Broader healthcare system changes
But apart from any perceived market-share threat to practicing physicians, there is another whole set of implications here, and I think that Dr. Dafny gets it right, when she says that, “With a focus on total costs of care in Aetna’s corporate DNA, NewCo will aspire to reduce total spending for care (while increasing its own revenues) by redirecting patients to lower-cost sites for certain services, such as infusions or imaging (in which NewCo may have ownership stakes); using its physical convenience and nonvisit care technologies to maintain contact with patients requiring closer monitoring, thereby potentially averting ED visits and admissions; and considering combined medical and pharmacy spending.”

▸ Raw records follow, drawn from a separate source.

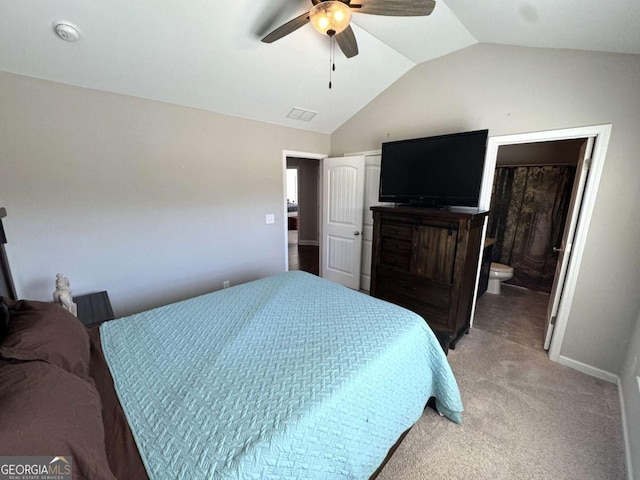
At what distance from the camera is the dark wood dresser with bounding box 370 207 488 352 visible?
230 centimetres

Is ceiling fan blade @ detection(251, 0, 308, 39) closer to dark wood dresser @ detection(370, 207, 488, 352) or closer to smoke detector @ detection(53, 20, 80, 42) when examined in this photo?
smoke detector @ detection(53, 20, 80, 42)

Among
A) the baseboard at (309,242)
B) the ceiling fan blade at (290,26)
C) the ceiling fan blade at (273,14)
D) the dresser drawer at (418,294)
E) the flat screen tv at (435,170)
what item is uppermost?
the ceiling fan blade at (273,14)

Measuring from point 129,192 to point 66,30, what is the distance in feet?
3.72

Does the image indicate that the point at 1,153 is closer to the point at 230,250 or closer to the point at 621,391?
the point at 230,250

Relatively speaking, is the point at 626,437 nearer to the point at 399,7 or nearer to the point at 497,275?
the point at 497,275

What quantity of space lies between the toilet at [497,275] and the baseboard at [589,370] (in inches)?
54.9

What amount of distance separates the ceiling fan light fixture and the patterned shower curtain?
3.41 meters

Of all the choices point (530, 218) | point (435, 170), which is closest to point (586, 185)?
point (435, 170)

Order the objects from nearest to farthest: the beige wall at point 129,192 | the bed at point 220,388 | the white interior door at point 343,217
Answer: the bed at point 220,388
the beige wall at point 129,192
the white interior door at point 343,217

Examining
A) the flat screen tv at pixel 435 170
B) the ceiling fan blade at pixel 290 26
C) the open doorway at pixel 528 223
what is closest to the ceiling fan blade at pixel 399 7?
the ceiling fan blade at pixel 290 26

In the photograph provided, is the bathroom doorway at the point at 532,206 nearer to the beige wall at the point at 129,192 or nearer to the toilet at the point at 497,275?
the toilet at the point at 497,275

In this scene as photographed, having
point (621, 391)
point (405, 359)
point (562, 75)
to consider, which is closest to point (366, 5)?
point (562, 75)

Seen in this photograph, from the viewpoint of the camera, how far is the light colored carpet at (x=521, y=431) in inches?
55.5

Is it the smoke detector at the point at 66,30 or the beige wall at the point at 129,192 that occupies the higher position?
the smoke detector at the point at 66,30
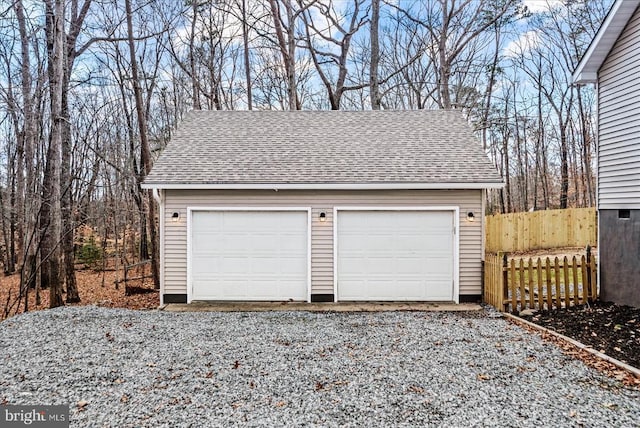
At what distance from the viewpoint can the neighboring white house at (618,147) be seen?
6703 millimetres

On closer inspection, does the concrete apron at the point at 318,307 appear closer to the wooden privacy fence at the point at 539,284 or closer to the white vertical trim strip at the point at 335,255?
the white vertical trim strip at the point at 335,255

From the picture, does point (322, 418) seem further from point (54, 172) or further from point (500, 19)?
point (500, 19)

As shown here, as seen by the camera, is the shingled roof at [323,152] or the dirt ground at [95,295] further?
the dirt ground at [95,295]

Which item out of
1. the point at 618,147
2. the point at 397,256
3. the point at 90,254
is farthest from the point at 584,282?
the point at 90,254

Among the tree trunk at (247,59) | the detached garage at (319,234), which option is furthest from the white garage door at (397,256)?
the tree trunk at (247,59)

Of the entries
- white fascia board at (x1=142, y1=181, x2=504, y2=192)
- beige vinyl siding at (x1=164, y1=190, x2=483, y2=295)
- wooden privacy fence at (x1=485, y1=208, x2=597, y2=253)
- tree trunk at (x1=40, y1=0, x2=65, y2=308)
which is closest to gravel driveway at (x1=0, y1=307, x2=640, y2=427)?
beige vinyl siding at (x1=164, y1=190, x2=483, y2=295)

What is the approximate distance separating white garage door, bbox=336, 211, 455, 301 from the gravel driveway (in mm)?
1504

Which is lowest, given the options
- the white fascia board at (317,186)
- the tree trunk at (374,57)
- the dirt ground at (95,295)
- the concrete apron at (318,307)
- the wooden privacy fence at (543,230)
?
the dirt ground at (95,295)

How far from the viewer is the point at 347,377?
168 inches

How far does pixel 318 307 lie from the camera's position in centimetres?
774

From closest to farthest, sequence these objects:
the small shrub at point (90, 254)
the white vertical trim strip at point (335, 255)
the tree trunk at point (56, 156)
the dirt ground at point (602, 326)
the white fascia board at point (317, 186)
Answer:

As she notes, once the merger is approved, “Aetna can directly support these objectives by encouraging members to use Minute Clinics, other NewCo-affiliated providers, CVS pharmacies, and Caremark services — perhaps through favorable cost sharing or more seamless scheduling, billing, and care or product delivery. To the extent that CVS’s physical and digital efforts can lower total costs of care, NewCo can benefit directly from anyone insured by Aetna, and indirectly by sharing in savings with members of self-insured plans. Notably, Aetna is building market share in Medicare Advantage plans, and arguably Medicare Advantage enrollees are the members most likely to appreciate and benefit from frequent, high-touch interactions with CVS pharmacists and nurse practitioners.”

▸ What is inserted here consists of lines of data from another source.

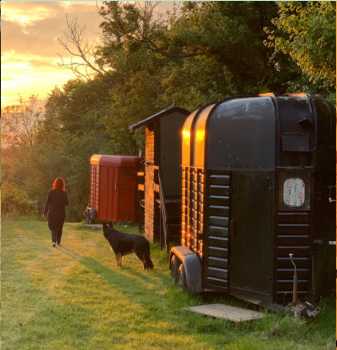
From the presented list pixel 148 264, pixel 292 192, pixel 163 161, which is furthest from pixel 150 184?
pixel 292 192

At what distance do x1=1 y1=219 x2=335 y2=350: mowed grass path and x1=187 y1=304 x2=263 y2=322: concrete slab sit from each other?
118mm

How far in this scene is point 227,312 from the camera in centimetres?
962

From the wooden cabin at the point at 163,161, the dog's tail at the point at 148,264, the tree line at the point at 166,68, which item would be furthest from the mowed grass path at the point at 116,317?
the tree line at the point at 166,68

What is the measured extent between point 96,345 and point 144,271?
5.49 m

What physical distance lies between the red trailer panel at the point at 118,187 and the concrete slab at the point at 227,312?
40.1ft

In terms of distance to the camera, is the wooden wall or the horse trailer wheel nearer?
the horse trailer wheel

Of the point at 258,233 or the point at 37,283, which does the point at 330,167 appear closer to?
the point at 258,233

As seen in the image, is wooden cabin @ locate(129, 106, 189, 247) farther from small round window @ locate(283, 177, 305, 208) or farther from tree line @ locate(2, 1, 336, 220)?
small round window @ locate(283, 177, 305, 208)

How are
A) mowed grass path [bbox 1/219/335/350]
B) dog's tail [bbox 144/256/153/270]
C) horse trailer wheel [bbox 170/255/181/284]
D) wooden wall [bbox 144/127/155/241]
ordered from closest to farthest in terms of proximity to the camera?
mowed grass path [bbox 1/219/335/350]
horse trailer wheel [bbox 170/255/181/284]
dog's tail [bbox 144/256/153/270]
wooden wall [bbox 144/127/155/241]

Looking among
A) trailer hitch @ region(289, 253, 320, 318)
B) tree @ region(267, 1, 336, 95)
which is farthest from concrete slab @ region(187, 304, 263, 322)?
tree @ region(267, 1, 336, 95)

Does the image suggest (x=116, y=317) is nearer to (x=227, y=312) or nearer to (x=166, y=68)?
(x=227, y=312)

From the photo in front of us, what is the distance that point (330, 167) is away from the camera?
988cm

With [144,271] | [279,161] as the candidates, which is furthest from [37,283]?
[279,161]

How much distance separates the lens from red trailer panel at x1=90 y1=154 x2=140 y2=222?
72.2 feet
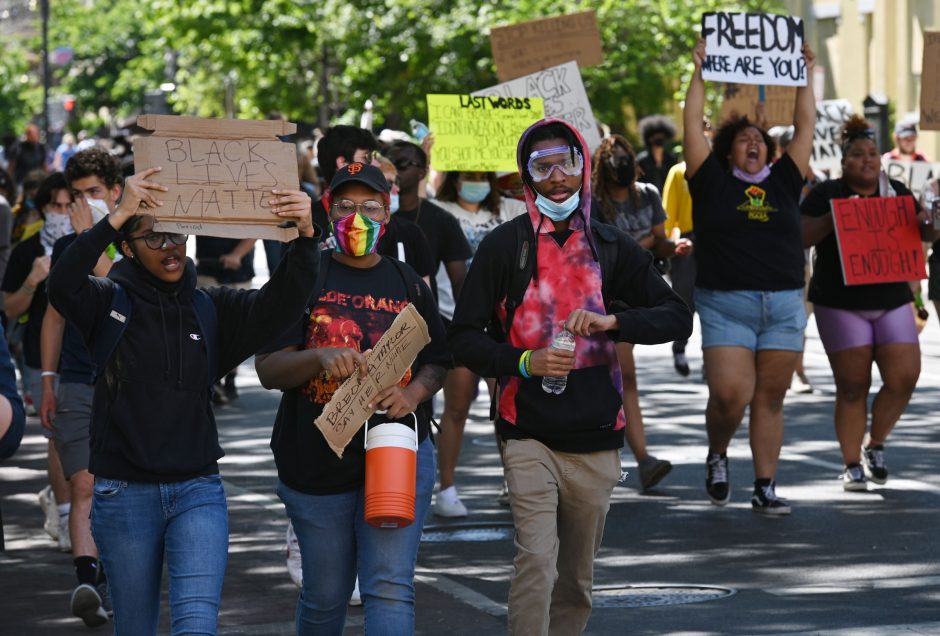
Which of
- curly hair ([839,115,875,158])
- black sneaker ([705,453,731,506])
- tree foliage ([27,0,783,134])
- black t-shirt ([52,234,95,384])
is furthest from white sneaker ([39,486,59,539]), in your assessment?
tree foliage ([27,0,783,134])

So this business combination really could be a game-changer—the kind of disruptive development that is so often talked about in healthcare—but which, in this case, really could have profound impacts on healthcare delivery in the U.S. The fact that this business combination is bringing four different elements in healthcare payment and delivery—health insurer, pharmacy benefits management company, retail pharmacy, and quick-care clinic firm—all under one corporate umbrella. And yes, that could really change things. For one thing, it could put demonstrably more pressure on the leaders of hospitals, medical groups, and health systems, to enhance their cost-effectiveness and improve their service levels.
And, in that, healthcare IT leaders—CIOs, CMIOs, and everyone else—will necessarily be significant figures in helping their organizations improve service quality levels, enhance their cost profiles, and better connect with their patients. Optimizing EHRs, creating greater engagement of patients in communicating with their care teams, and improving clinical decision support, will all be critical to “skating where the puck is headed,” as they say in the ice hockey world.
So I agree with Dr. Dafny—there’s a whole lot to ponder in this proposed merger. And if federal authorities approve it, it will already be high noon for provider leaders, in terms of responding to it.